Considers regular ascii (“”, ‘’, ``’’, and `’) as well as “smart” and international quotation marks as follows: “”,‘’, «», ‹›, 「」, 『』, „”, and ‚’.
Note: extracts everything within these pairs as a whole quote segment, which may or may not be the desired behaviour for texts that use different formatting styles than standard english ones.
||Annotator class name
||QuotationsAnnotation, CharacterOffsetBeginAnnotation, CharacterOffsetEndAnnotation, QuotationIndexAnnotation, QuotationsAnnotation (if embedded quotes), TokensAnnotation (if tokenize present), TokenBeginAnnotation (if tokenize present), TokenEndAnnotation (if tokenize present), SentenceBeginAnnotation (if ssplit present), SentenceEndAnnotation (if ssplit present)
- quote.singleQuotes: “true” or “false”, indicating whether or not to consider ‘ tokens (single quotes) to be quotation marks (default=false).
- quote.maxLength: maximum character length of quotes to consider (default=-1).

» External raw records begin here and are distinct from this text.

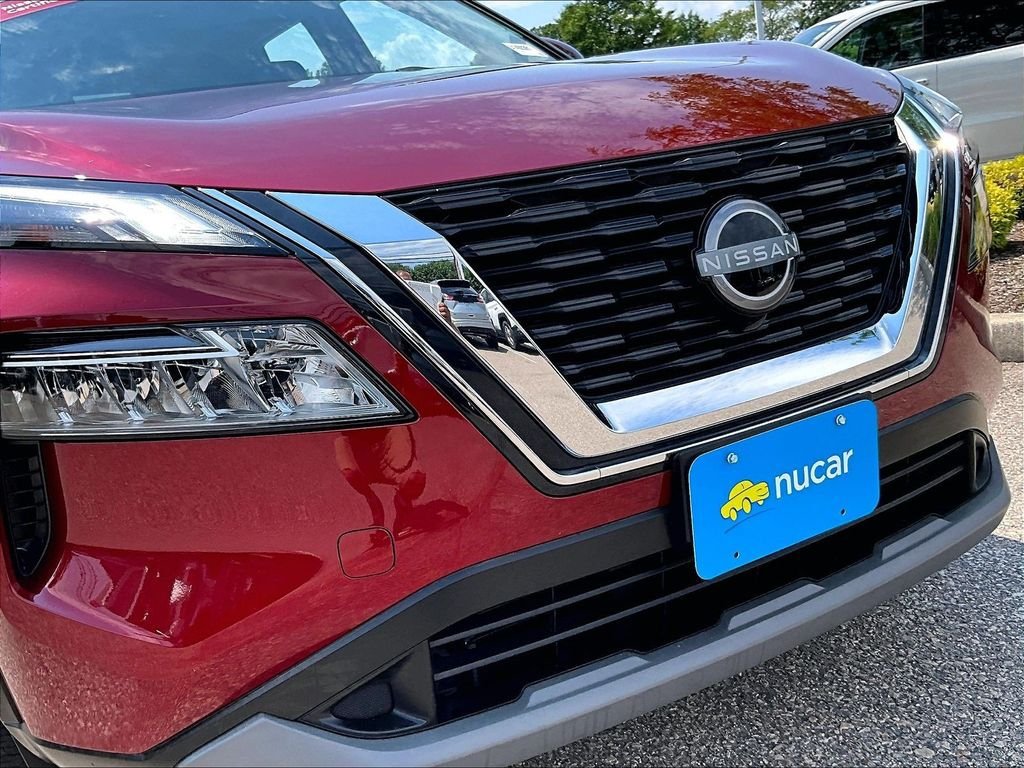 Used 2023 Nissan Rogue SV AWD/4WD image 30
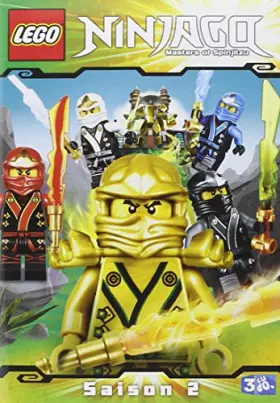 Couverture du produit · Lego Ninjago, Les maîtres du Spinjitzu-Saison 2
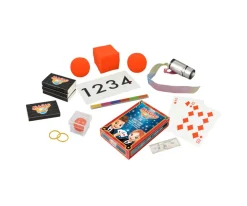 Set de Magia Infantil Magic Box 50 Trucos Wonderful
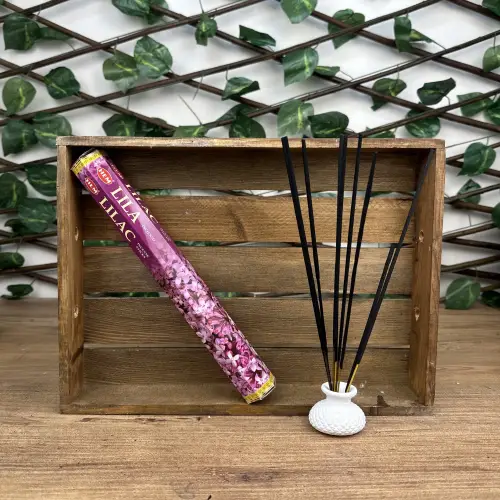 Lılac (Leylak) Çubuk Tütsü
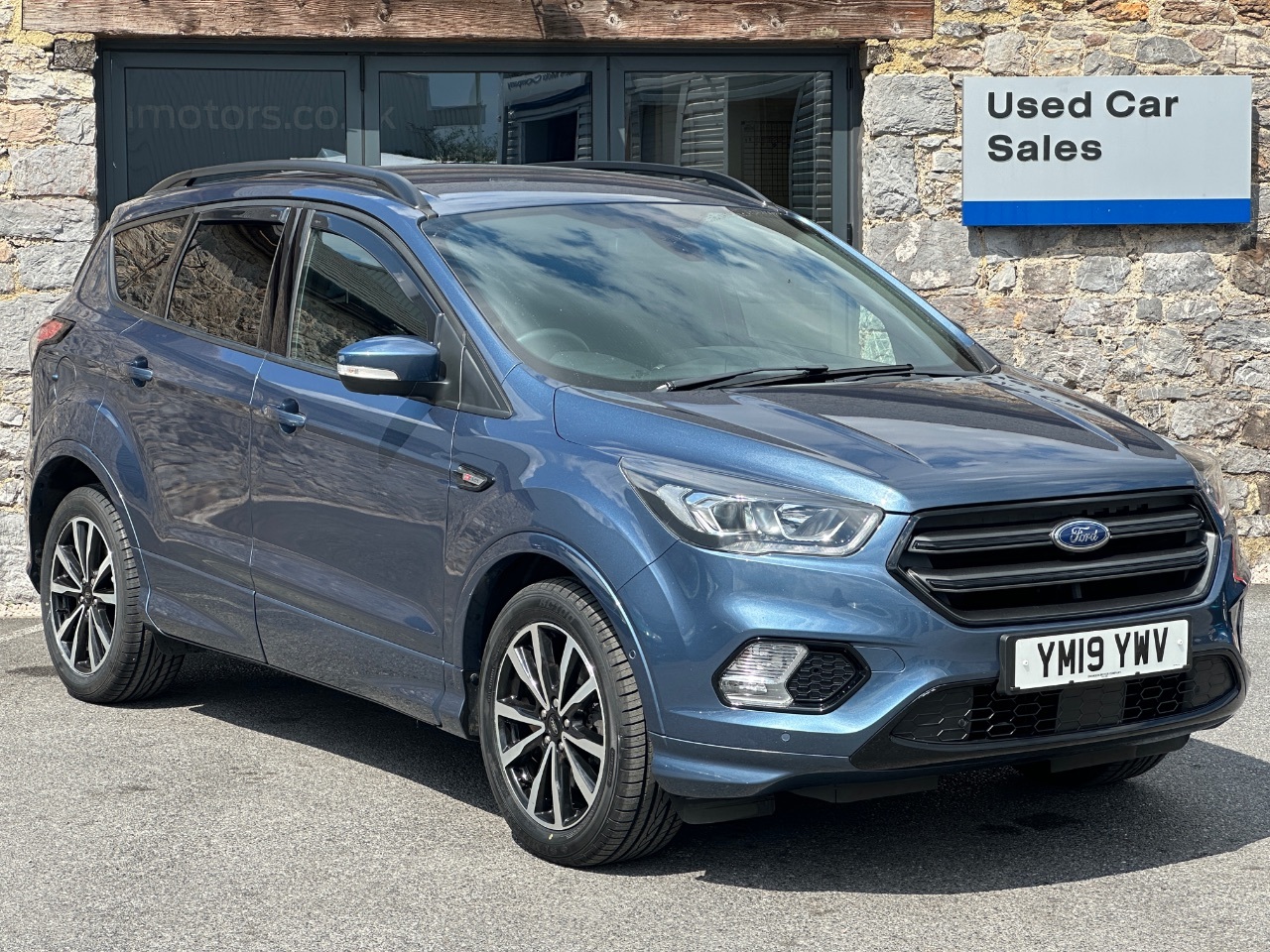 2019 Ford Kuga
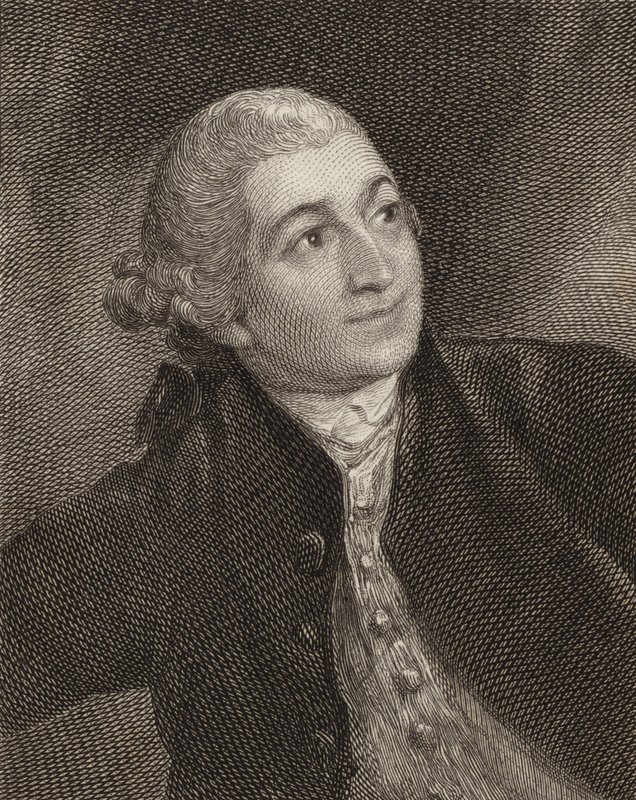 David Garrick von Thomas Gainsborough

- quote.asciiQuotes: “true” or “false”, indicating whether or not to convert all quotes to ascii quotes before processing (can help when there are errors in quote directionality) (default=false).
- quote.allowEmbeddedSame: “true” or “false” indicating whether or not to allow smart/directed (everything except “ and ‘) quotes of the same kind to be embedded within one another (default=false).